__Problem statement__:
Reproduce all of the entries below word for word, keeping them in their original order.

__Dataset entries__:
((
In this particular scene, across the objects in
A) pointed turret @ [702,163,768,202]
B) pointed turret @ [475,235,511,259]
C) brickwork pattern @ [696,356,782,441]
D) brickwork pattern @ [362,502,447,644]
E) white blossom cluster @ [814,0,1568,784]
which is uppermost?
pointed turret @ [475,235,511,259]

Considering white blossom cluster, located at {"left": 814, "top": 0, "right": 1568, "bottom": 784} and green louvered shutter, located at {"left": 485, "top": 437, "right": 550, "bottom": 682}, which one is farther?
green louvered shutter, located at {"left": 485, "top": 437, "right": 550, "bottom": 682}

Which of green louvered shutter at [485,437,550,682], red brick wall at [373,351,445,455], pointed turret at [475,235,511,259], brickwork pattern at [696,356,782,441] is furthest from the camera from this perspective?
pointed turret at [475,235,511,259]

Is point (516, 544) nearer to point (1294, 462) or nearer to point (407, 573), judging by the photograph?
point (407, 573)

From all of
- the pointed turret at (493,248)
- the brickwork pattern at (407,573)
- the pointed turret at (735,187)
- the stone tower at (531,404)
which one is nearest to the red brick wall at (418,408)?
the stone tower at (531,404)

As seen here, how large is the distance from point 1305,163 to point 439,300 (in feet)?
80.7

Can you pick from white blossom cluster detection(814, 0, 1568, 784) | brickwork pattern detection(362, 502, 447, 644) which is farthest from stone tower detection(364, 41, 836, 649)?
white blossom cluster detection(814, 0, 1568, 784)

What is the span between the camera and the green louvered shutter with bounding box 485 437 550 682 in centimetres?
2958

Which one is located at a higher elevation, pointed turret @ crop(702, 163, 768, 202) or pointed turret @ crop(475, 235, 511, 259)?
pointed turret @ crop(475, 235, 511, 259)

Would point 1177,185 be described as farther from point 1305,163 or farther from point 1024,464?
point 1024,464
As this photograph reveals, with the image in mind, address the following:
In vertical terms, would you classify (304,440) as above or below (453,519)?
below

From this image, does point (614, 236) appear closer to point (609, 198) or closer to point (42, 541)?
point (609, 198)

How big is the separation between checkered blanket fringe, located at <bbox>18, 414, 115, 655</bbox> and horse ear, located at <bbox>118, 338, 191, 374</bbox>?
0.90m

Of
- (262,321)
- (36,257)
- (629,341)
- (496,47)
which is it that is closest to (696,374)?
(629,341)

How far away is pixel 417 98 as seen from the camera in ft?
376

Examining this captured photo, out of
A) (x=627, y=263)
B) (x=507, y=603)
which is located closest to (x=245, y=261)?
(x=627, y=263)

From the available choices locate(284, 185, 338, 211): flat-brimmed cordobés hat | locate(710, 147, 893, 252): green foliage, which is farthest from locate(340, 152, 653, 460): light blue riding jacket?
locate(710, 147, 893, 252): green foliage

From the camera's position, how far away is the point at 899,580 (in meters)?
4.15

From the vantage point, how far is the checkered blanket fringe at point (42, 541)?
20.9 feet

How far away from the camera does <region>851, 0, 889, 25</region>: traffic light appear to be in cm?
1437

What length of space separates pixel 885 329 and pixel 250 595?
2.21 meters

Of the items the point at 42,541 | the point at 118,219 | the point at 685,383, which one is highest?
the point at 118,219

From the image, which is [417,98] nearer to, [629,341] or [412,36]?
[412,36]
))
__Output for this task__:
In this particular scene, across the objects in
A) pointed turret @ [702,163,768,202]
B) pointed turret @ [475,235,511,259]
C) brickwork pattern @ [696,356,782,441]
D) brickwork pattern @ [362,502,447,644]
E) white blossom cluster @ [814,0,1568,784]
which is uppermost?
pointed turret @ [475,235,511,259]

Considering white blossom cluster, located at {"left": 814, "top": 0, "right": 1568, "bottom": 784} and green louvered shutter, located at {"left": 485, "top": 437, "right": 550, "bottom": 682}, which one is farther?
green louvered shutter, located at {"left": 485, "top": 437, "right": 550, "bottom": 682}

Which of green louvered shutter at [485,437,550,682], red brick wall at [373,351,445,455], pointed turret at [475,235,511,259], brickwork pattern at [696,356,782,441] is furthest from the camera from this perspective?
pointed turret at [475,235,511,259]

Is point (516, 544) nearer to point (1294, 462) or nearer to point (407, 573), judging by the photograph?
point (407, 573)

From all of
- the pointed turret at (493,248)
- the brickwork pattern at (407,573)
- the pointed turret at (735,187)
- the stone tower at (531,404)
which one is nearest to the red brick wall at (418,408)?
the stone tower at (531,404)

As seen here, how large is the distance from point 1305,163 to point 439,300 (in feet)?
80.7

Can you pick from white blossom cluster detection(814, 0, 1568, 784) | brickwork pattern detection(362, 502, 447, 644) which is farthest from stone tower detection(364, 41, 836, 649)?
white blossom cluster detection(814, 0, 1568, 784)

What is the span between the camera and the green louvered shutter with bounding box 485 437 550 682 in centimetres?
2958

Which one is located at a higher elevation, pointed turret @ crop(702, 163, 768, 202) or pointed turret @ crop(475, 235, 511, 259)?
pointed turret @ crop(475, 235, 511, 259)

Would point 1177,185 be described as farther from point 1305,163 or farther from point 1024,464?
point 1024,464
As this photograph reveals, with the image in mind, address the following:
In vertical terms, would you classify (304,440) as above or below (453,519)?
below

From this image, does point (614, 236) appear closer to point (609, 198) or closer to point (42, 541)?
point (609, 198)

How big is the separation between checkered blanket fringe, located at <bbox>18, 414, 115, 655</bbox> and horse ear, located at <bbox>118, 338, 191, 374</bbox>?
0.90m

Of
- (262,321)
- (36,257)
- (629,341)
- (496,47)
which is it that is closest to (696,374)?
(629,341)

How far away is pixel 417 98 as seen from the camera in ft?
376

Examining this captured photo, out of
A) (x=627, y=263)
B) (x=507, y=603)
which is located closest to (x=245, y=261)?
(x=627, y=263)

From the available choices locate(284, 185, 338, 211): flat-brimmed cordobés hat | locate(710, 147, 893, 252): green foliage, which is farthest from locate(340, 152, 653, 460): light blue riding jacket?
locate(710, 147, 893, 252): green foliage

From the camera's position, how far away is the point at 899,580 (in meters)?
4.15

From the vantage point, how far is the checkered blanket fringe at point (42, 541)?
20.9 feet

How far away from the camera does <region>851, 0, 889, 25</region>: traffic light appear to be in cm?
1437

What length of space separates pixel 885 329 and pixel 250 595?
2.21 meters

Of the items the point at 42,541 | the point at 118,219 | the point at 685,383, which one is highest?
the point at 118,219

From the image, which is [417,98] nearer to, [629,341] or [412,36]?
[412,36]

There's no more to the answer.